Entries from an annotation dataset
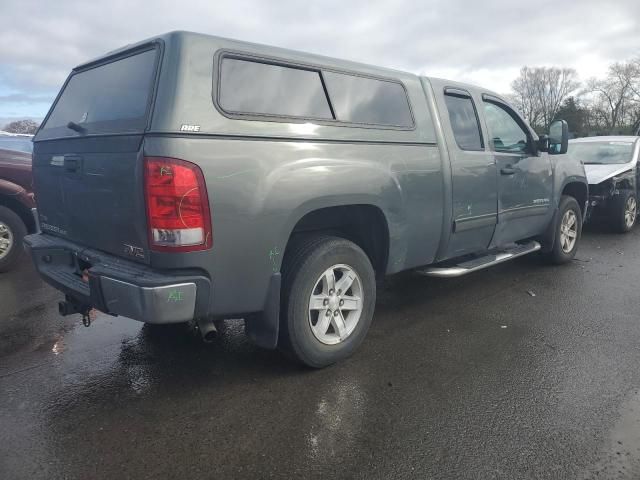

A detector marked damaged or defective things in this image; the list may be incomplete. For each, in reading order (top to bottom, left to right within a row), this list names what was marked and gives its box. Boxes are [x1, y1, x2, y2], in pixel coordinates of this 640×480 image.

white damaged car [568, 136, 640, 233]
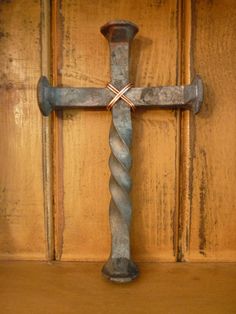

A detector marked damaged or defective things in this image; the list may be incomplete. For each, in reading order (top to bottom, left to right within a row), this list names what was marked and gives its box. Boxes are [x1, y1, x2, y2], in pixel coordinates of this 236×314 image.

rusty patina [37, 20, 203, 284]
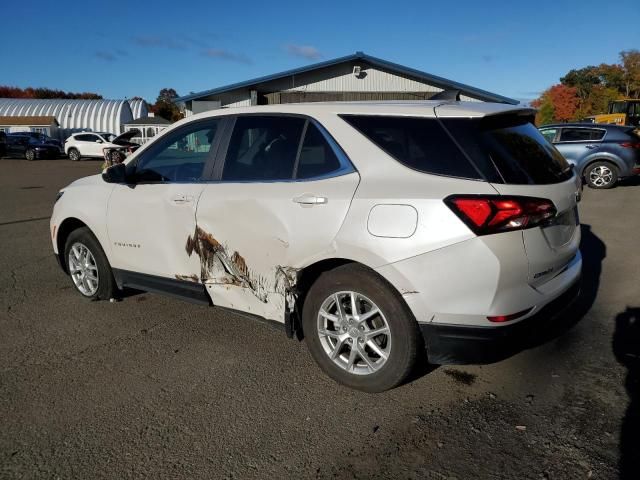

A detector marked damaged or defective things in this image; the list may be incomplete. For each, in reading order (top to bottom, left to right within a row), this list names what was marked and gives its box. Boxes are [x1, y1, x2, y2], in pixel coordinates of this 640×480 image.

damaged front door [107, 117, 222, 282]
damaged rear door [106, 117, 224, 282]
damaged rear door [190, 114, 360, 320]
damaged front door [190, 114, 360, 320]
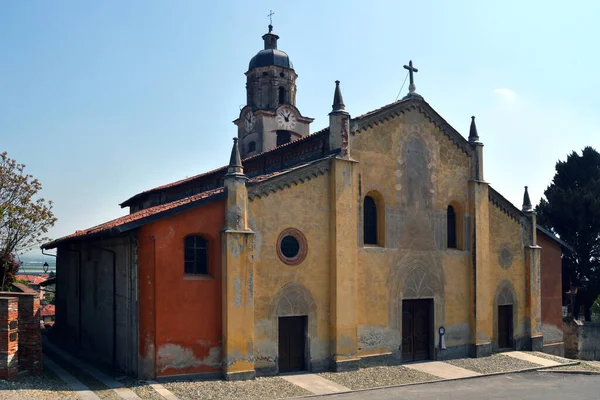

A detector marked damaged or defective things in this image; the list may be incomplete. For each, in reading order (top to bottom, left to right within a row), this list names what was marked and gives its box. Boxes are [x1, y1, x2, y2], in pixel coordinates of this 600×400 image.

peeling plaster [156, 344, 221, 372]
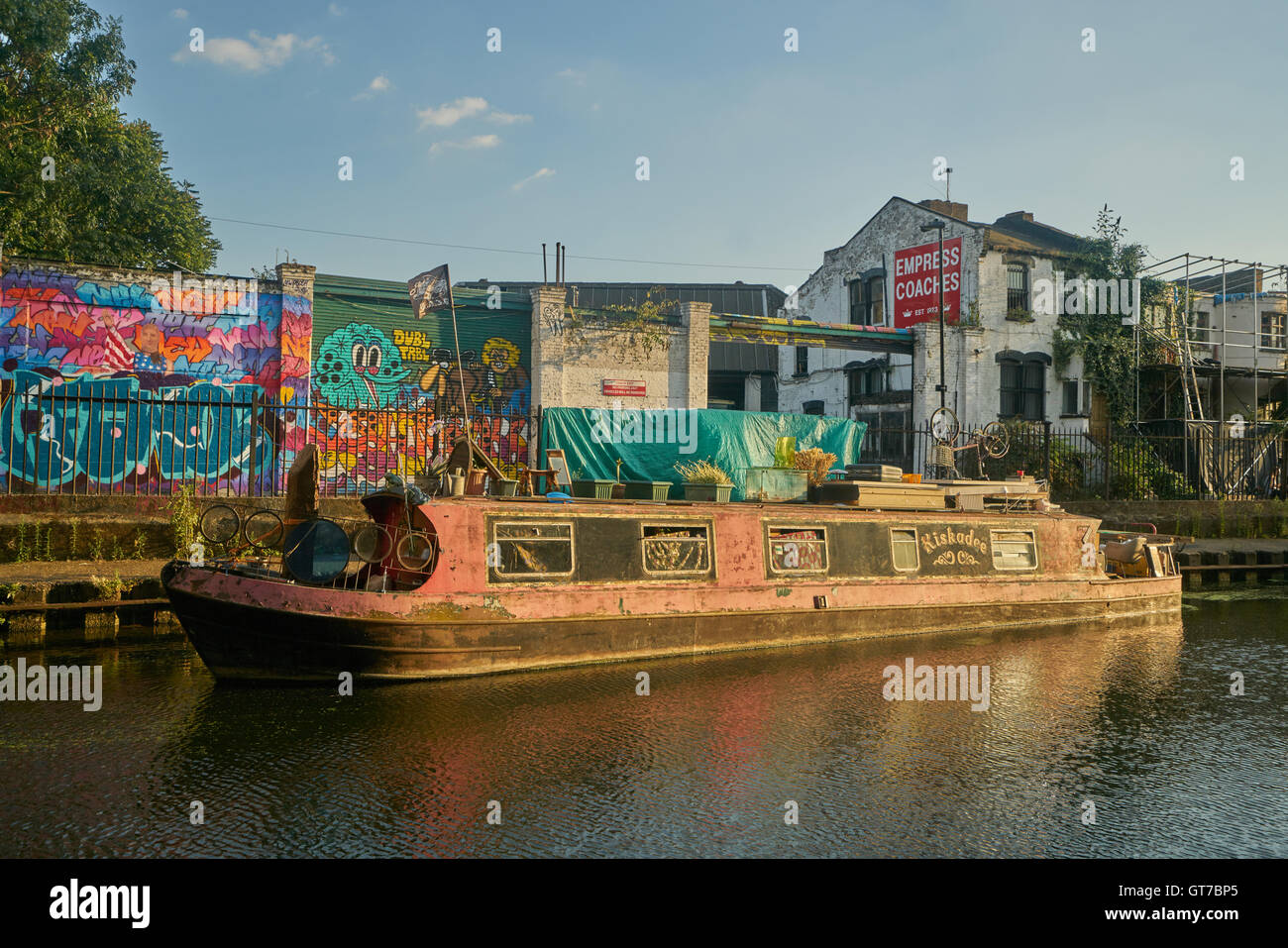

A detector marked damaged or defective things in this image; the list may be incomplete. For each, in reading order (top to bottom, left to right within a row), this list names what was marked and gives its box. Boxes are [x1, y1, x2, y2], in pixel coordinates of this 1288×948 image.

* **Exercise brief**: Copy every line of the records above word for word, leaving out the pictures.

* **Correct output**:
A detector marked damaged or defective things in this image; the list may be incomplete. For each, in reading order (top to bottom, left to right within a row), this list names what was marked and gives its box. Boxes are [x1, y1, x2, y2], in pixel coordinates of this 640×480 image.

white damaged car [568, 136, 640, 233]

A detector marked damaged or defective things in this image; the list may be incomplete. For each, in reading order (top to bottom, left to right within a row), this list names what was marked and gives its box. Boxes are [x1, y1, x2, y2], in pixel coordinates of this 236×314 image.

rusty patina [37, 20, 203, 284]

A detector marked damaged or defective things in this image; the list may be incomplete. For each, in reading order (top to bottom, left to right within a row), this list names what was marked and gives its box. Boxes are [x1, y1, x2, y2], in pixel coordinates of this 640×480 image.

damaged front door [107, 117, 222, 282]
damaged rear door [106, 117, 224, 282]
damaged rear door [190, 114, 360, 320]
damaged front door [190, 114, 360, 320]

A detector marked damaged or defective things in this image; the list may be incomplete. For each, in reading order (top to bottom, left to right within a row), this list names what was marked and gives its box. Boxes are [x1, y1, x2, y2], in pixel coordinates of this 600×400 image.

peeling plaster [156, 344, 221, 372]

A detector marked damaged or defective things in this image; the list may be incomplete. For each, in reading order (top to bottom, left to right within a row), this list names what was marked and gives its box. Boxes are [x1, y1, x2, y2], in pixel coordinates of this 1288×948 image.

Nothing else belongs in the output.